SMART claims model

[Dunmail]

https://github.com/nhsconnect/gpconnect/blob/develop/pages/integration/integration_cross_organisation_audit_and_provenance.md

The SMART claims model predates FHIR and lacks some granularity; further, it was designed around the SMART use-case i.e. application integration on a per-patient basis. This limits its utility for managing claims on an API, e.g. when using operations. How do you permit Patient/12345/$foo but reject Patient/12345/$bar?

It is possible to use claims that map directly to the FHIR paradigm.
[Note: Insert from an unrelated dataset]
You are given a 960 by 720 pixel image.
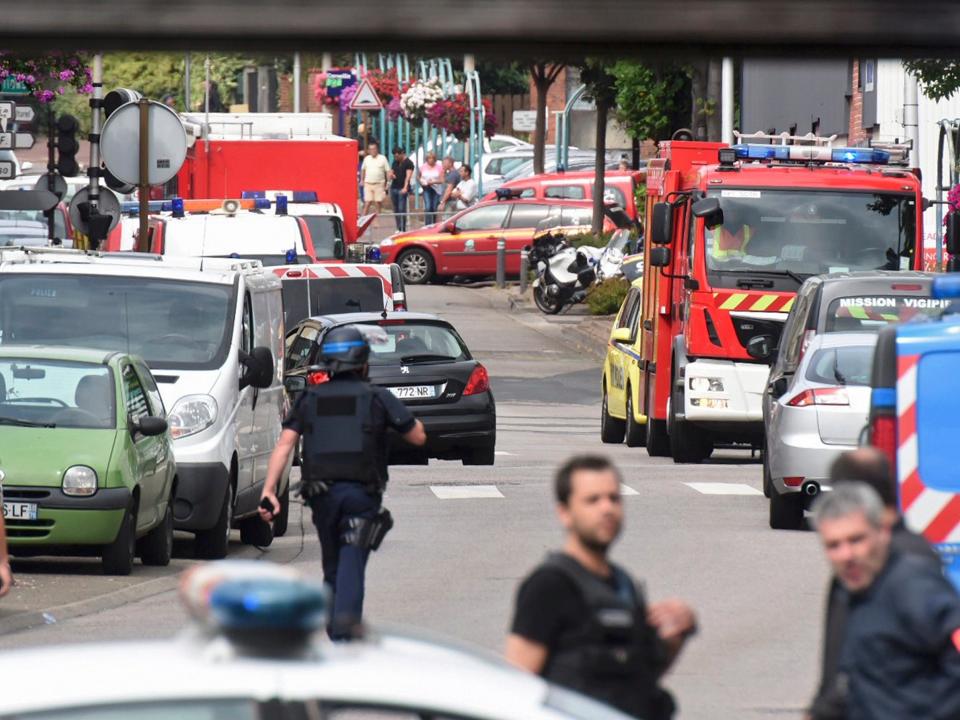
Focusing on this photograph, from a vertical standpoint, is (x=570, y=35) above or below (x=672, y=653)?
above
For example: https://github.com/BlackPearSw/jwt-claims-fhir/blob/master/jwt-claims-fhir.md

[james-answer]

The current GP Connect JWT is only used for auditing of requests and not controlling what access a consumer has to a provider as the consumer creates the JWT.

This is probably more useful for consideration by the stratigic auth team as the stratigic auth solution will generate a signed JWT which will grant access to more specific resources by a consumer. This therefore might not be relevant at this time to GP Connect but may need to be passed onto the appropriate team.

[james-answer]

We are not going to be changing the JWT until the stratigic auth solution has been finalised and once it is we will not have control of the content of the JWT therefore from the perspective of GP Connect we are not going to do anything with this so we I am going to close the issue.

The stratigic auth team are aware of the options available and have been conducting planning on what access control they want to have.